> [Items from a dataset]
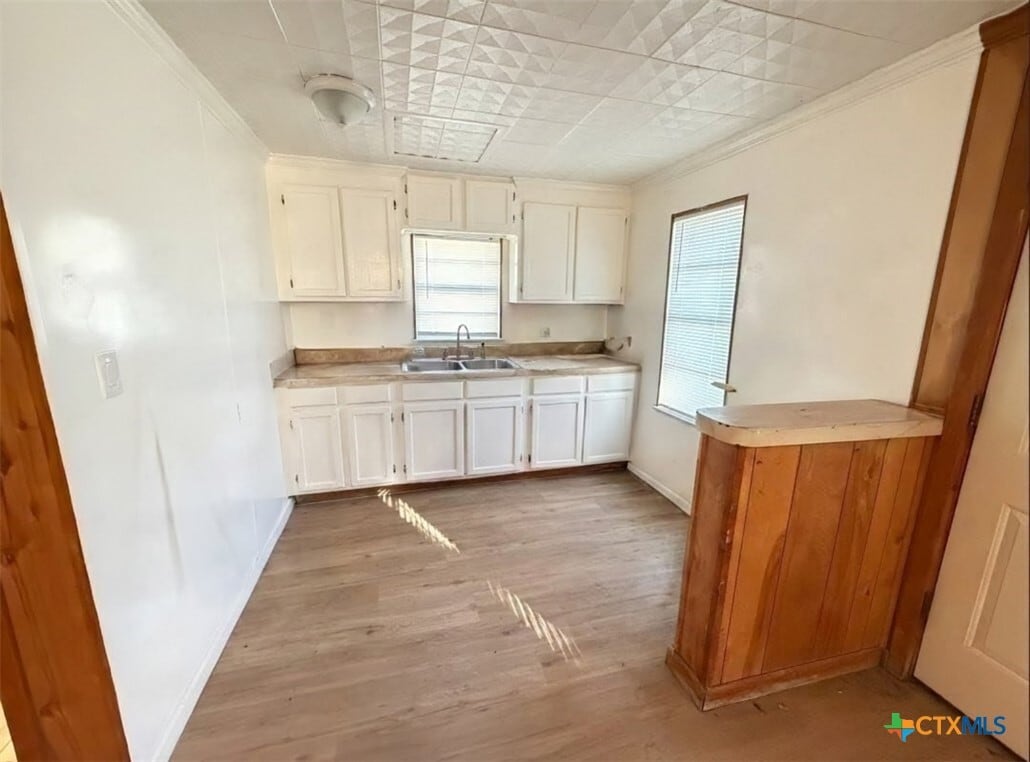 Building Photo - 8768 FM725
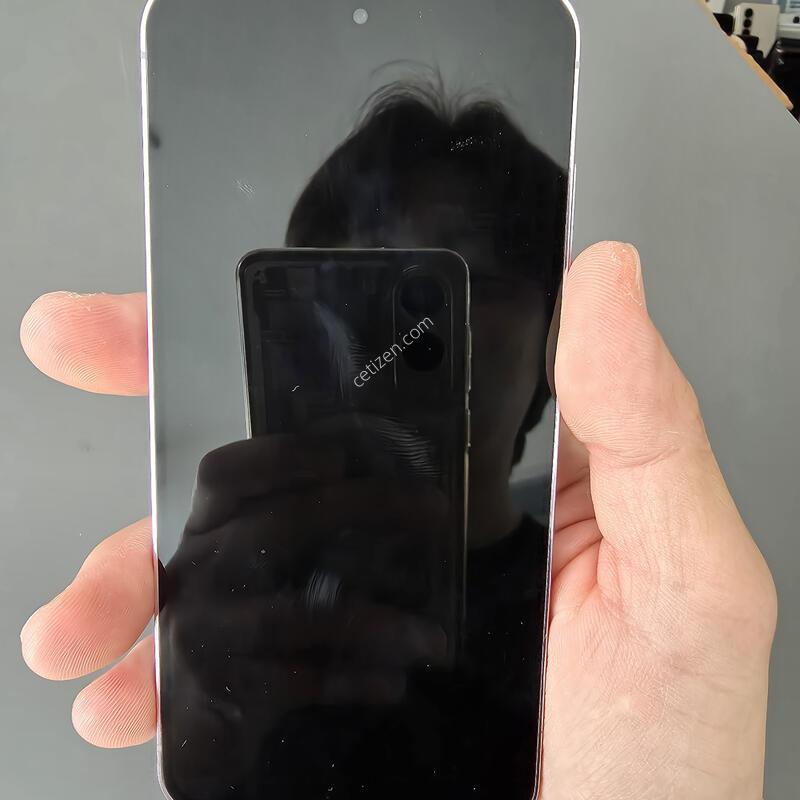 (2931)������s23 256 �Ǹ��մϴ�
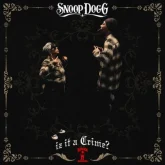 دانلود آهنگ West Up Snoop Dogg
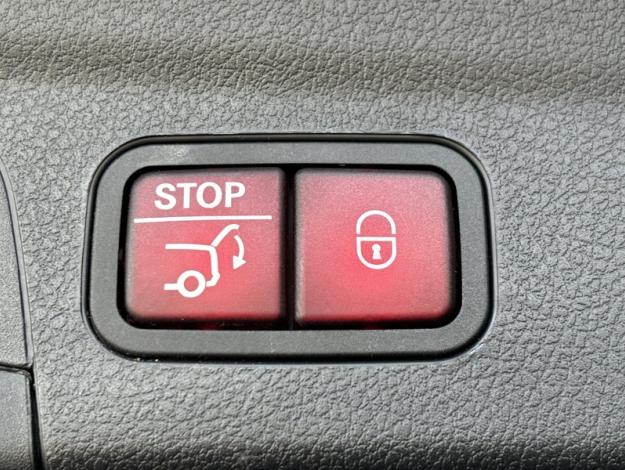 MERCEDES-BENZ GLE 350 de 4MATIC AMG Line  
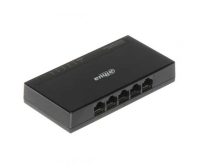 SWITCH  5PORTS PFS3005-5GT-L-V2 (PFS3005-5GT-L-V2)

> [TASK INSTRUCTIONS] Please retype the records above exactly, leaving every image out.

> [ANSWER TO THIS TASK]
 Building Photo - 8768 FM725
 (2931)������s23 256 �Ǹ��մϴ�
 دانلود آهنگ West Up Snoop Dogg
 MERCEDES-BENZ GLE 350 de 4MATIC AMG Line  
 SWITCH  5PORTS PFS3005-5GT-L-V2 (PFS3005-5GT-L-V2)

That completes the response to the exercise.